Text excerpt:

If your organization is missing an Information Security Classification Policy or not using one effectively for making decisions about risk and cyber defence measures, then read on. Why? Because since a well-defined information security classification policy underpins most cyber security, not having one strongly suggests that your organization is simply not spending its security budget wisely, because it is not optimizing risk or resources.
IT DOESN'T EXIST
How many times have we heard that? Unfortunately, more often than not. When we ask organisations to provide us with a copy of their information security classification, we frequently discover there isn’t one. Which is precisely why we thought it important to persuade readers to develop one if it’s their responsibility. And if it’s not, then to encourage whoever is responsible to do it asap.
As Information classification is an iterative, ongoing process, good governance requires that it is under continual review and constantly improved to maintain its effectiveness. So, if you’re thinking, “We already have one,” but you haven’t reviewed it for 12 months or more, you’d be well-advised to do so.
Organizations have a lot to gain from data identification and classification. So, before we drill into the process and classification levels, it is of the utmost importance to appreciate the benefits of having information classified, as this will help in justifying the time and effort necessary to complete Information Security Classification within your organization.

Exercise tasks:
A. According to the information security classification text, after how long without a review should an organization that already has a classification policy review it?
B. Please output the passage of the information security classification text that begins at the words "If your organization"; stop after the words "risk or resources.".
C. Write the next part of the information security classification text, picking up after its last sentence.

Dataset records:
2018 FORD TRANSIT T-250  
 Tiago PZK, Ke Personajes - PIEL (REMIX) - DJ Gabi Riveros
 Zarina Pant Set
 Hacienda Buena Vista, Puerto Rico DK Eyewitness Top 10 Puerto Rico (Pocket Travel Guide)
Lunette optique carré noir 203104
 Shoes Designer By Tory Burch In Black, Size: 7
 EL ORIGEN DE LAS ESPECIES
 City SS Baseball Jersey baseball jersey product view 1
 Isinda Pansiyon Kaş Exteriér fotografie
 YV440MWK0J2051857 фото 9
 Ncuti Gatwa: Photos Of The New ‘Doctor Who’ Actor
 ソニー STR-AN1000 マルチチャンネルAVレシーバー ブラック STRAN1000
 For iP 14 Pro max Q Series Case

Answer list:
A. 12 months or more.

B.
If your organization is missing an Information Security Classification Policy or not using one effectively for making decisions about risk and cyber defence measures, then read on. Why? Because since a well-defined information security classification policy underpins most cyber security, not having one strongly suggests that your organization is simply not spending its security budget wisely, because it is not optimizing risk or resources.

C.
The following are the main benefits of classifying information with security levels:
1. Information Security Classification requires that information first be identified. An initiative is therefore required to actively discover information that’s created, stored and handled by different business groups within the organization. By discovering information, you’re basically rediscovering your business. And this means you can take a moment to review how information is empowering it or possibly operating ineffectively.
2. By working with different business groups, the risk and/or information security team connects face-to-face with business owners and asks them to think – sometimes for the first time – about information security and how it could impact their business. This gives the owners a direct contact point they can reach out to if they have questions or need help managing cyber risks or incidents. Working with the business raises awareness of cyber risk and information security management to realistic levels, because it is finally being discussed and taken seriously at all levels within the organization.
3. Defining and using security information classification optimizes risk and resources, protecting information both effectively and efficiently. By categorising information according to its sensitivity and levels of business impact, you are informing your risk and information security practice of the priority with which information must be protected and therefore where your organization’s information security budgets should be spent.
4. Correctly classifying information that’s governed by laws and regulations allows an organization to limit its dissemination on a need-to-know basis. This minimizes the risk of theft or loss, which helps avoid or minimize monitory penalties associated with non-compliance. This includes laws that govern personal and health records and regulations such as PCI-DSS and GLBA that protect the financial industry.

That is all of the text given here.